Fortunately, those who attended the meeting, had noted what Gandhiji had said. They made several copies of his speech and secretly sent it to all parts of the country. One such copy reached Gohpur. A young lad came running, clutching a piece of paper.

Kanaklata Barua, another activist of the group, snatched the crumpled paper, and read out, as her comrades listened with rapt attention. 

The note said that Gandhiji had asked the British to Quit India, and then given his countrymen a simple message. “This is the mantra Mahatma has given us,” announced Kanaklata, “He wants us to carry it on our hearts. The mantra is: Do or Die. We shall either free India or die in the attempt. We shall not live to see the continuation of our slavery.”

Mukunda Kakoti shouted. “We are free. We don’t need anyone to give us freedom. We give freedom unto ourselves. We are free.”

Kanaklata added, “The British will no longer order us. We refuse to accept them as our Masters.”

The youngsters clinched their fist. There was fire in their eyes. They said resolutely, in one voice, “Yes. We shall free India. If we have to pay with our lives, so be it.”

A youngster chipped in, “If we are free, why do we see the British flag flying in Gohpur?”

“Let’s set it right. We shall fly our national flag, the Tricolour, in its place,” said Kanaklata.

A daring plan

On 20 September 1942, the Bahini decided to hoist the national flag at the local police station.

In the morning, a band of young freedom fighters took out a procession, shouting, ‘Vande Mataram,’ and ‘Mahatma Gandhi Ki Jai’. The group was led by Kanaklata and they made their way to the police station.

The procession was soon stopped by the police. Ignoring them, Kanaklata walked on. “One more step, and I’ll shoot,” warned a police official.

Kanaklata responded by shouting, “Vande Mataram.” Her comrades joined her in chanting the freedom mantra, “Karo ya maro (Do or die)”.
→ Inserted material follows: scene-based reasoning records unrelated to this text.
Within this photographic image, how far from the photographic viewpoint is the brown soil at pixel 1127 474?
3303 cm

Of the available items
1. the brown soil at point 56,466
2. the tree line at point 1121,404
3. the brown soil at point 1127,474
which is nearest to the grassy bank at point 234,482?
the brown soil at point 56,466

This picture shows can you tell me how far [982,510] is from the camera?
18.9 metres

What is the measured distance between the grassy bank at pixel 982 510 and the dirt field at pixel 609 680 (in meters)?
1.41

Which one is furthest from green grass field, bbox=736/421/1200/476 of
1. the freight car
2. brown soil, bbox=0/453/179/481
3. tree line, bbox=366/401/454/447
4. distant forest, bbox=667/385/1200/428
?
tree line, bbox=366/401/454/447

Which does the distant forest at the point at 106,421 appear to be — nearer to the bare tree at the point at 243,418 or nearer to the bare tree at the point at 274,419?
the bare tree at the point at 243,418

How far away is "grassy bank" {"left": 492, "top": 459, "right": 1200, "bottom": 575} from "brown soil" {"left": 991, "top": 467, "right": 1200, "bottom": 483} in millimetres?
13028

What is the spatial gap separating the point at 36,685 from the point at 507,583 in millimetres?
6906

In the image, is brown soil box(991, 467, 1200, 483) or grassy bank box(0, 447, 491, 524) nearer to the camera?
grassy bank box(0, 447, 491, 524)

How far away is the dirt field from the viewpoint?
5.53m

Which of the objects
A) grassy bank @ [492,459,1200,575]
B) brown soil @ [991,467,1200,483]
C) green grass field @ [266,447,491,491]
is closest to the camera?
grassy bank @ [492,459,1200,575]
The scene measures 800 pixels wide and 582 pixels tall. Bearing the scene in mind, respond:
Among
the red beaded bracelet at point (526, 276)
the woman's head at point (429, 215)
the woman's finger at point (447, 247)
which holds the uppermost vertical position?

The police shot at Kanaklata. Even as she fell, Kanaklata held the national flag high.

As Kanaklata’s grip weakened, the national flag slid from her hand. Mukunda Kakati rushed forward and took the flag from her. He stepped towards the police station. The police fired at Mukunda.

As Mukunda fell, a group of young freedom fighters took the flag to the top of the building and hoisted the national flag.

Even as Kanaklata and Mukunda Kakati closed their eyes, never to open them again, they smiled watching the Tricolour flying high.  

India’s golden moment had arrived. Freedom was not far off.